_Teks Bacaan_.
--*--
Covid-19 Belum Berakhir, RAPBN 2022 harus Dirancang Secara Efektif
Muhidin meminta, tahun 2022 mendatang belanja negara harus lebih tepat sasaran.
Suara.com - Wakil Ketua Badan Anggaran (Banggar) DPR RI, Muhidin Mohamad Said menyampaikan Rencana Anggaran Pendapatan dan Belanja Negara (RAPBN) 2022 disusun dengan faktor ketidakpastian yang tinggi akibat Covid-19. Ia menilai penyebaran pandemi semakin meningkat, untuk itu RAPBN 2022 harus dirancang dengan kebijakan fiskal yang efektif, fleksibel dan responsif.
“Indikiator ekonomi dan bisnis hingga kuartal I tahun 2021 menunjukkan momentum pemulihan ekonomi yang semakin menguat, namun kita tidak boleh lengah, ancaman lonjakan Covid-19 menjadi kenyataan pada pekan ini, kita harus mampu merancang kebijakan yang efektif namun tetap dalam kerangka prudent dan akuntabel,” kata Muhidin, dalam laporannya di hadapan Rapat Paripurna DPR RI yang digelar dengan protokol kesehatan ketat di Gedung Nusantara II, Senayan, Jakarta (6/7/2021).
--*--
_Cuplikan Entri_.

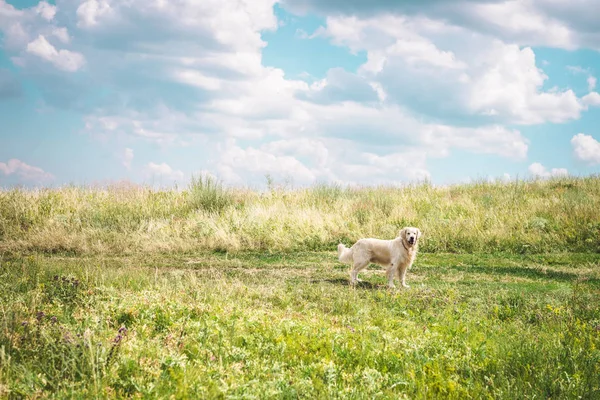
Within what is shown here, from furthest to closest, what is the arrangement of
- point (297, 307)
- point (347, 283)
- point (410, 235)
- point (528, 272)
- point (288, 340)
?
--*--
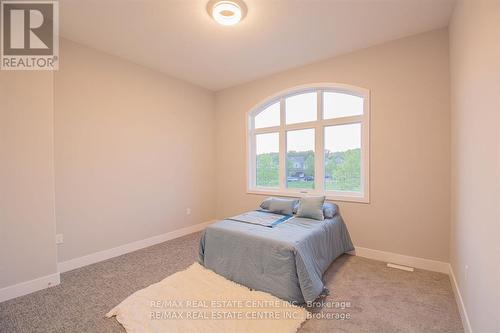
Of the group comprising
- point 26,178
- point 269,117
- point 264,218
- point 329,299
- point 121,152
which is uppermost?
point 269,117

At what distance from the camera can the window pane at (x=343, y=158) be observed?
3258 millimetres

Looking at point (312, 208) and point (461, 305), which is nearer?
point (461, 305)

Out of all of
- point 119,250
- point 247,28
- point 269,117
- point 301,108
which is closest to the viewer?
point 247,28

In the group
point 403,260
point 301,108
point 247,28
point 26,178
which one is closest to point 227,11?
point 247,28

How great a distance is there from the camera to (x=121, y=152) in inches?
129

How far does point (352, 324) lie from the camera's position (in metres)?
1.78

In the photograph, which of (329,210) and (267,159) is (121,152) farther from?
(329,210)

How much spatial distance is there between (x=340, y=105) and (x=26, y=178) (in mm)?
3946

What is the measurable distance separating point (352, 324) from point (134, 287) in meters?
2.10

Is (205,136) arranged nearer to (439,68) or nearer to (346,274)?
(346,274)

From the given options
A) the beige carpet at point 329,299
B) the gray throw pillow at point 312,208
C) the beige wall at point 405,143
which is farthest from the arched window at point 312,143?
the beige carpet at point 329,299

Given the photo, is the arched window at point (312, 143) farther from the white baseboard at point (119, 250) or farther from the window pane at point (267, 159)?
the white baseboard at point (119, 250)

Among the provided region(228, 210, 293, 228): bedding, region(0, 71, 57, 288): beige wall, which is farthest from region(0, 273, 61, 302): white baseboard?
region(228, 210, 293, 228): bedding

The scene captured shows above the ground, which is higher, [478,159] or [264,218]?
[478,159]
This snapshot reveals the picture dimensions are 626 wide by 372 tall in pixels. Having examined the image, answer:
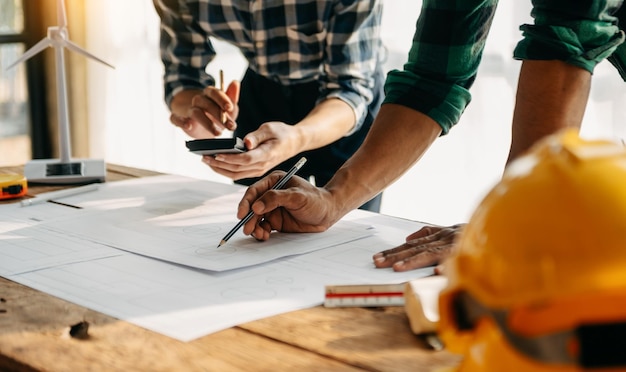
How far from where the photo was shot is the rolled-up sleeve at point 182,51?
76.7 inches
--*--
_Tugas Latihan_.
1: Bagaimana ringkasan teks tentang RAPBN 2022 dalam dua kalimat?
2: Menurut kalimat dalam teks tentang RAPBN 2022 yang memuat "dirancang dengan kebijakan fiskal", sifat apa saja yang harus dimiliki kebijakan fiskal itu?

_Jawaban Tertulis_.
1: Wakil Ketua Banggar DPR RI, Muhidin Mohamad Said, menyampaikan bahwa RAPBN 2022 disusun dengan ketidakpastian tinggi akibat Covid-19, sehingga harus dirancang dengan kebijakan fiskal yang efektif, fleksibel, dan responsif. Menurutnya, pemulihan ekonomi hingga kuartal I 2021 semakin menguat, tetapi ancaman lonjakan Covid-19 menuntut kebijakan yang tetap prudent dan akuntabel, dan ia meminta belanja negara tahun 2022 lebih tepat sasaran.

2: efektif, fleksibel, responsif